Task requirements => Put everything from the line containing "What object from" down to the line containing "is farthest from gray", both included, into a numbered list, omitting any blank lines.

Material provided =>
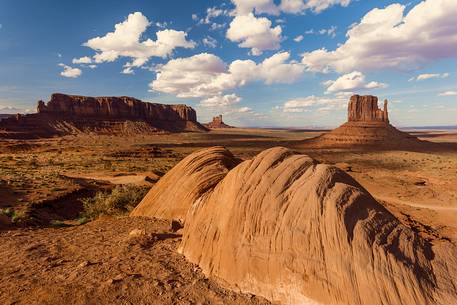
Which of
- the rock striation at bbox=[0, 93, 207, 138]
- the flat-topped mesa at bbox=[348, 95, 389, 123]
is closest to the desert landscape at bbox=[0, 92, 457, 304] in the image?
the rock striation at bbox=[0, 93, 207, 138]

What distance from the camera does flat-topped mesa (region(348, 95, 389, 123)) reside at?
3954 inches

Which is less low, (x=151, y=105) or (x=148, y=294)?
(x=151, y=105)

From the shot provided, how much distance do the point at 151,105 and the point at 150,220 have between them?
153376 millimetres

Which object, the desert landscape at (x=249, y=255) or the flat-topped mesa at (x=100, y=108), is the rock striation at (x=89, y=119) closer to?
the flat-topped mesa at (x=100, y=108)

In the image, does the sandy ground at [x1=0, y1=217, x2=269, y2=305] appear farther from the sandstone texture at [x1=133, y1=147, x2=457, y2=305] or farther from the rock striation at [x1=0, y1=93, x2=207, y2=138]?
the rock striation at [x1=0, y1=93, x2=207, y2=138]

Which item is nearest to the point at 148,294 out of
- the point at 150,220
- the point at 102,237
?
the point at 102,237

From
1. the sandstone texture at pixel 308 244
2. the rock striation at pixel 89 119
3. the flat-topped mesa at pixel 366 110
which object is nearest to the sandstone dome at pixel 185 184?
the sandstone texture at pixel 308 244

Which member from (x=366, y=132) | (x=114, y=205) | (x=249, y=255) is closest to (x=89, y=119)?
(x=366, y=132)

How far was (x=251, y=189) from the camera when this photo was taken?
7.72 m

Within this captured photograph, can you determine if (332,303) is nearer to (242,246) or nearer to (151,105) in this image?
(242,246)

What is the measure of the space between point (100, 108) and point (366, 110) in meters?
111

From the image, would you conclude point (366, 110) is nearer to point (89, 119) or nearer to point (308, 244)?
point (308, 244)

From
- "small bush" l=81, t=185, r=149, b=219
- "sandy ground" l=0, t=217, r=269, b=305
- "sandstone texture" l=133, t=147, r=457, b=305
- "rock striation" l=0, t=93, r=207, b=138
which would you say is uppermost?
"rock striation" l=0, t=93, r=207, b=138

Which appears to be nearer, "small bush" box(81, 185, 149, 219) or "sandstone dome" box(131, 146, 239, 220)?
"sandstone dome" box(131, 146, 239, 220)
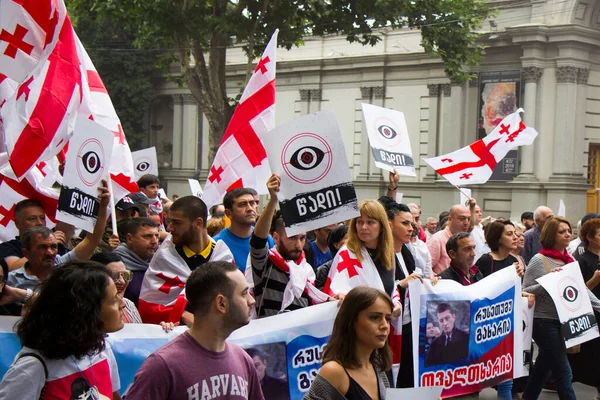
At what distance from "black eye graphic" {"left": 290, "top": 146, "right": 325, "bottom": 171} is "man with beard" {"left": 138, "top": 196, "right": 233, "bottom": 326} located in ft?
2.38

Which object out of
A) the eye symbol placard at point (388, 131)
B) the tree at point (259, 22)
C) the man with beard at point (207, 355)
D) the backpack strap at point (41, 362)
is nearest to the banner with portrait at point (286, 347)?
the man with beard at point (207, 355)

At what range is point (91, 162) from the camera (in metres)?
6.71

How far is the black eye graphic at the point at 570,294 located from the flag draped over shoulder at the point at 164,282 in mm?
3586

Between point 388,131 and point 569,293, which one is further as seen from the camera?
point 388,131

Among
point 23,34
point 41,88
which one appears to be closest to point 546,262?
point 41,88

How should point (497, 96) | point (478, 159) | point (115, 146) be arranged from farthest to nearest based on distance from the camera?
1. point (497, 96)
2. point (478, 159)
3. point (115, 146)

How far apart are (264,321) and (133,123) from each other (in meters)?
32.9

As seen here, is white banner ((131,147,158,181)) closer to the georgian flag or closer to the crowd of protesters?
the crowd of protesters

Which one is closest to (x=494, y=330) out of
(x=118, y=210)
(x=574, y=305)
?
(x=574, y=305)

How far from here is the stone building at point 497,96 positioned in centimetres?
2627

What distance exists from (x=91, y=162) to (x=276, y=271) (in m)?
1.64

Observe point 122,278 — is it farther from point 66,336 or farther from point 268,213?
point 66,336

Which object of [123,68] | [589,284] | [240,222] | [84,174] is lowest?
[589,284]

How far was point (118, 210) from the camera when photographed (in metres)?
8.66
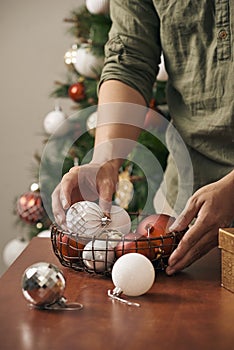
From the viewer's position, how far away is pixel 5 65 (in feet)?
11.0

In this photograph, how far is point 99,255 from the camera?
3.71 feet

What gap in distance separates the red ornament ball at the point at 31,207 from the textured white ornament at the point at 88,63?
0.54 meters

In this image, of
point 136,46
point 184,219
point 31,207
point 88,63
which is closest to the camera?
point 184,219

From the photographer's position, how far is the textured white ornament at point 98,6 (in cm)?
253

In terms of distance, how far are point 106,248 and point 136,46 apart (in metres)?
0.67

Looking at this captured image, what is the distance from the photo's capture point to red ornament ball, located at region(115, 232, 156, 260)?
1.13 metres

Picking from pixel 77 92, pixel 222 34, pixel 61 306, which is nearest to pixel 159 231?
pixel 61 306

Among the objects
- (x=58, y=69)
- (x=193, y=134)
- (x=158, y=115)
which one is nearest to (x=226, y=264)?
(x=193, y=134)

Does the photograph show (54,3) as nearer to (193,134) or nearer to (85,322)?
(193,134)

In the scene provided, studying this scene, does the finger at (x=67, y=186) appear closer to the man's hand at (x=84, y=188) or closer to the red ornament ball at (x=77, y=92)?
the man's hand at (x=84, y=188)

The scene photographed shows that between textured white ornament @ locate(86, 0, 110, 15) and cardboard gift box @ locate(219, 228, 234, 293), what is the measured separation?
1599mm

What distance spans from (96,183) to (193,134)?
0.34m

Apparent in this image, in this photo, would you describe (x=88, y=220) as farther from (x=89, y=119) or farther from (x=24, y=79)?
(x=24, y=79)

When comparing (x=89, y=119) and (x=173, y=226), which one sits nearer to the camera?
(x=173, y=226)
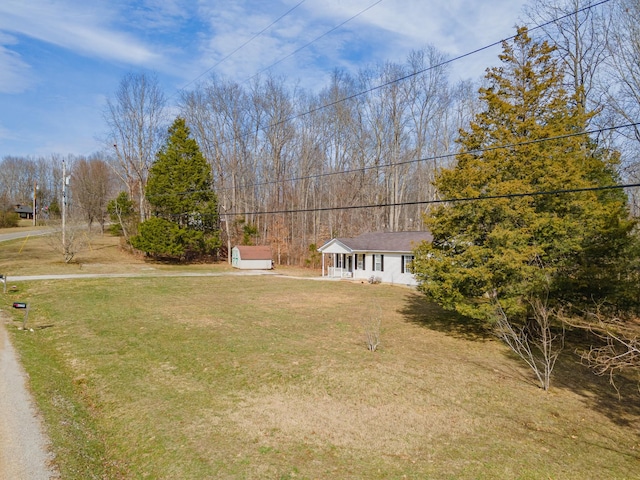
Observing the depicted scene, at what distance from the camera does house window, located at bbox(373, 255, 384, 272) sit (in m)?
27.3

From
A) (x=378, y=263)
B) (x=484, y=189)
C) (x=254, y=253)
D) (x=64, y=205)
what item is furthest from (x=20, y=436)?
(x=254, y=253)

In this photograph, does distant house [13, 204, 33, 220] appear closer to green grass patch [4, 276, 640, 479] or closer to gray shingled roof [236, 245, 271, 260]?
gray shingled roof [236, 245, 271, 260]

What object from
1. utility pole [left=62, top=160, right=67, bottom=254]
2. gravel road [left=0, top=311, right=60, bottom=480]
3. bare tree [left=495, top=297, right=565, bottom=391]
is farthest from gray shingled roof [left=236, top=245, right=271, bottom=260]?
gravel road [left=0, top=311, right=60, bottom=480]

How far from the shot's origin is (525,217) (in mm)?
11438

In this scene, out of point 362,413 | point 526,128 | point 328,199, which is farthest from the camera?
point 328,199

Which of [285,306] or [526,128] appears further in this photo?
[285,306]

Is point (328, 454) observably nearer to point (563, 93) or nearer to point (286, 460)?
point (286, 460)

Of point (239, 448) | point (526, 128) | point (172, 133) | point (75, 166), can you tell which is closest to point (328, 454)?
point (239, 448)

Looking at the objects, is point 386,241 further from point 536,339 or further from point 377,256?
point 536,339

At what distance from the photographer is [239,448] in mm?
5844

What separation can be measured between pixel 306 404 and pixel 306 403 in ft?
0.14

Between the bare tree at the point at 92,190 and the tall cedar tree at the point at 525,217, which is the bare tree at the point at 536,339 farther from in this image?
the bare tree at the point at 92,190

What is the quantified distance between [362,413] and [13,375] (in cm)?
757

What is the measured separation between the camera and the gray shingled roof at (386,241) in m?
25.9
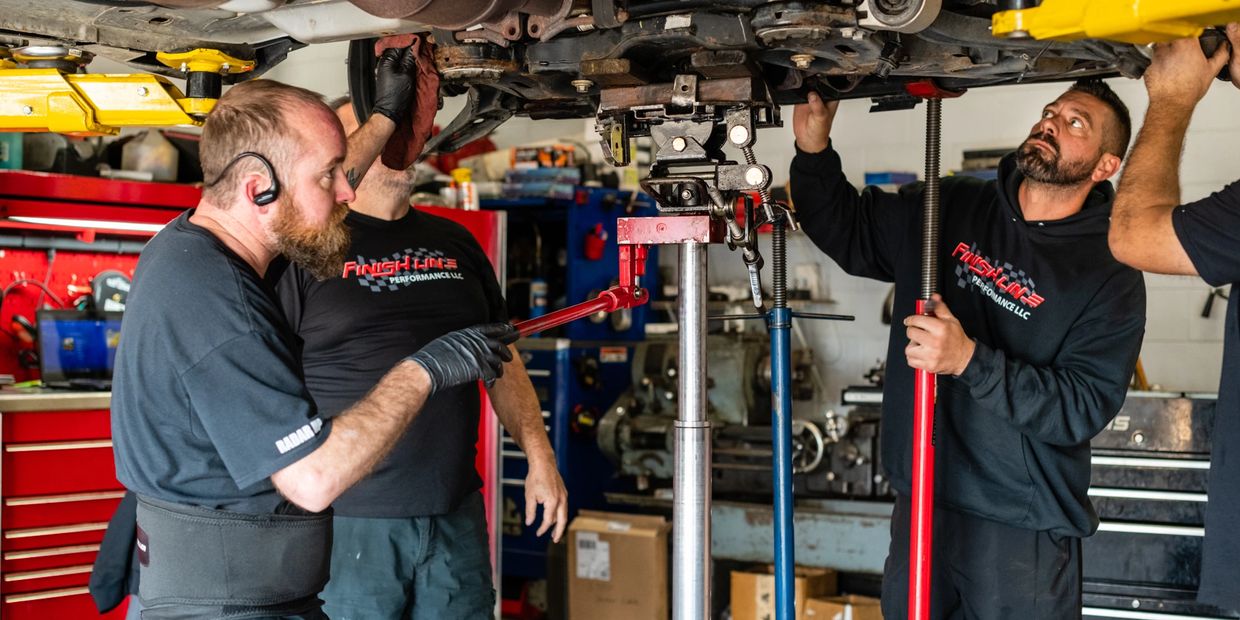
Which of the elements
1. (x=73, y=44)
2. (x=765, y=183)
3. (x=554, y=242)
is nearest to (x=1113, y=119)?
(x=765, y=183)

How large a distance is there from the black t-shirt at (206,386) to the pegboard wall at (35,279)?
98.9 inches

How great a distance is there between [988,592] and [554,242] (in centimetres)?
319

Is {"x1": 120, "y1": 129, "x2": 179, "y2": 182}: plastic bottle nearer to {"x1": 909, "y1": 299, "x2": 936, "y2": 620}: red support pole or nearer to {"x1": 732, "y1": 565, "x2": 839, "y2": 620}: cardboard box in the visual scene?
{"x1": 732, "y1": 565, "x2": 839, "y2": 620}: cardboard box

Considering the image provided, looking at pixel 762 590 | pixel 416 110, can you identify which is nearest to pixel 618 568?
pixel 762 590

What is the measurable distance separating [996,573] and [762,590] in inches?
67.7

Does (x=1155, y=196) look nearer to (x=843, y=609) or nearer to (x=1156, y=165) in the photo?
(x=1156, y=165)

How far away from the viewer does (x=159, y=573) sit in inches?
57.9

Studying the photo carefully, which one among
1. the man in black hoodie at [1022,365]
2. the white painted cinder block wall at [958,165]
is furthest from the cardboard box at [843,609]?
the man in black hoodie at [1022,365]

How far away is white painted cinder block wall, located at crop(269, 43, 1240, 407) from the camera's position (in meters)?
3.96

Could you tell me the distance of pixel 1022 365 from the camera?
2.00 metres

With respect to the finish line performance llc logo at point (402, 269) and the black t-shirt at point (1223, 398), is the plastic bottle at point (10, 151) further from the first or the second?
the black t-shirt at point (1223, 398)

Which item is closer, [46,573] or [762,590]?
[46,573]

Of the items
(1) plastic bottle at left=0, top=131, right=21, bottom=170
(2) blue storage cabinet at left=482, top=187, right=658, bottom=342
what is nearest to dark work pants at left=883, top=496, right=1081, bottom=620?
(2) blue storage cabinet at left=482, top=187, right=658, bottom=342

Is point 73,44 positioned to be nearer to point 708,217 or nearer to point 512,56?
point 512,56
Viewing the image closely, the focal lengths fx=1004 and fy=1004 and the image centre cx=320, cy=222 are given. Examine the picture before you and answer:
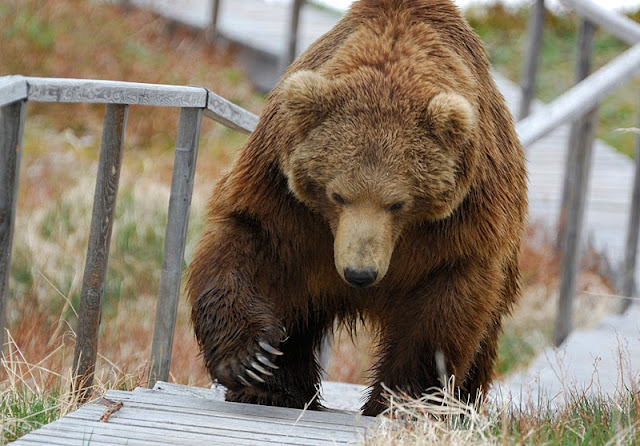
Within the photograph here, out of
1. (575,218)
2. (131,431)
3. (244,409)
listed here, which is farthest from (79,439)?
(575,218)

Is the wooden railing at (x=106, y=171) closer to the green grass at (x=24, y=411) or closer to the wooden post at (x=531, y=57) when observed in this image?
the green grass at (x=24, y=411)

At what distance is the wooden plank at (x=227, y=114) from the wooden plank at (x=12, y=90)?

Expected output =>
1. What object from
2. 1. utility pole [left=62, top=160, right=67, bottom=254]
3. 2. gravel road [left=0, top=311, right=60, bottom=480]
4. 3. bare tree [left=495, top=297, right=565, bottom=391]
5. is farthest from gray shingled roof [left=236, top=245, right=271, bottom=260]?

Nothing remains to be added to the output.